If you default on your student loan, that status will be reported to national credit reporting agencies. This reporting may damage your credit rating and future borrowing ability. Also, the government can collect on your loans by taking funds from your wages, tax refunds, and other government payments.

How long does it take to pay $200,000 in student loans? ›

10 years

How long to pay off $70,000 student loan? ›

How long does it take to pay off $70K student loans? This will depend on the type of student loans you have and what repayment plan you choose. Federal student loans: You could have 10 to 25 years to repay federal loans, depending on the repayment plan you choose.

How to pay off 70K in student loans fast? ›

How to Pay Off Your Student Loans Fast
  1. Pay more than the minimum payment.
  2. Get on a budget.
  3. Cut back your spending.
  4. Increase your income.
  5. Refinance your loans (only if it makes sense).
  6. Avoid income-driven repayment plans (IDRs).
  7. Don't bank on student loan forgiveness.
  8. Make paying off your student loans a priority.

What is the monthly payment on a $50,000 student loan? ›

With $50,000 in student loan debt, your monthly payments could be quite expensive. Depending on how much debt you have and your interest rate, your payments will likely be about $500 per month or more. Your potential savings from refinancing will vary based on your loan terms.
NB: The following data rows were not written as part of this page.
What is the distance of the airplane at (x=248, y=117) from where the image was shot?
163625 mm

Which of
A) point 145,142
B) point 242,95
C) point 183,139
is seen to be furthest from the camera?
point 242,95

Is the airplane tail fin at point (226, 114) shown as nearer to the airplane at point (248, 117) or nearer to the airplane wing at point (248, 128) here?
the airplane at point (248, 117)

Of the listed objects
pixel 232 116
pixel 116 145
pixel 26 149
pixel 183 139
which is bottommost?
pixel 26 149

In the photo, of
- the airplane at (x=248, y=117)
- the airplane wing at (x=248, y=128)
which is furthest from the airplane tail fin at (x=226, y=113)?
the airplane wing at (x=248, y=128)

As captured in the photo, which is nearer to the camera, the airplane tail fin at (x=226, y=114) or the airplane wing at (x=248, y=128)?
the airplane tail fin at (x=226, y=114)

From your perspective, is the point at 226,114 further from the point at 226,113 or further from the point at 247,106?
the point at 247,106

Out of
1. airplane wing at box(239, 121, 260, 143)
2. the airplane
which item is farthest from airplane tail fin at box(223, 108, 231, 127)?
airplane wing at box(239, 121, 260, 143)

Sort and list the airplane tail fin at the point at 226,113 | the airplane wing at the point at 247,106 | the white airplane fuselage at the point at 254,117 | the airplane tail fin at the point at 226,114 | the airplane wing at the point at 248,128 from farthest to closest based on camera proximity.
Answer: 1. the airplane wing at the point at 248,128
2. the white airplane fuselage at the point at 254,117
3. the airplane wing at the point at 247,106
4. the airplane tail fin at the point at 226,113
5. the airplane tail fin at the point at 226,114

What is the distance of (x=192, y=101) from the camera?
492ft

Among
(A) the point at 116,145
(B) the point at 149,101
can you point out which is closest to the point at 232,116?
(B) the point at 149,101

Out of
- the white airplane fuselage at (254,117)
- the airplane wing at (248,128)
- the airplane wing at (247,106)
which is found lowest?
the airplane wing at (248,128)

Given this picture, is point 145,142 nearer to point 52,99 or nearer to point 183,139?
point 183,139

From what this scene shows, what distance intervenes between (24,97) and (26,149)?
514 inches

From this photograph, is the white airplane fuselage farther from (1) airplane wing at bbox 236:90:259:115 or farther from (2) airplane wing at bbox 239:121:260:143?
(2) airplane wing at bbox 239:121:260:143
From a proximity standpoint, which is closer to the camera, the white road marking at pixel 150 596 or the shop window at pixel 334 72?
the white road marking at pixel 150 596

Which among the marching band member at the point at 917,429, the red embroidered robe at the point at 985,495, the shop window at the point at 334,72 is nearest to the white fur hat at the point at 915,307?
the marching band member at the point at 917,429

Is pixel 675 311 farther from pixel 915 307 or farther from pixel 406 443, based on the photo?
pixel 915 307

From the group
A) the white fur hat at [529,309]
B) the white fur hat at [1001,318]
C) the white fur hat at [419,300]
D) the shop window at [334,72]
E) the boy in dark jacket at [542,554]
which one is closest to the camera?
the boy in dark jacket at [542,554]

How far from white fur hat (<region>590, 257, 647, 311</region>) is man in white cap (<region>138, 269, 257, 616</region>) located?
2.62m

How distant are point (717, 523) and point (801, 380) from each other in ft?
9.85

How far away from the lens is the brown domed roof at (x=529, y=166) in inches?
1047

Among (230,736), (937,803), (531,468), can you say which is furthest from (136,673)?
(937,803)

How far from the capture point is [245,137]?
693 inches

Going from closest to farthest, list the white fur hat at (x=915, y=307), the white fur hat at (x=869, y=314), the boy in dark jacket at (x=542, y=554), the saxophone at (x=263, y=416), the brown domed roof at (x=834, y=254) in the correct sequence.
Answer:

How much are payments on $50,000 student loan? ›

Student Loan Payments on a $50,000 Loan
TermMonthly Payment, 5% APRMonthly Payment, 15% APR
5 Years$943.56$1,189.50
10 Years$530.33$806.67
15 Years$395.40$699.79
20 Years$329.98$658.39

Top Articles
Latest Posts
Article information

Author: Roderick King

Last Updated:

Views: 6039

Rating: 4 / 5 (71 voted)

Reviews: 94% of readers found this page helpful

Author information

Name: Roderick King

Birthday: 1997-10-09

Address: 3782 Madge Knoll, East Dudley, MA 63913

Phone: +2521695290067

Job: Customer Sales Coordinator

Hobby: Gunsmithing, Embroidery, Parkour, Kitesurfing, Rock climbing, Sand art, Beekeeping

Introduction: My name is Roderick King, I am a cute, splendid, excited, perfect, gentle, funny, vivacious person who loves writing and wants to share my knowledge and understanding with you.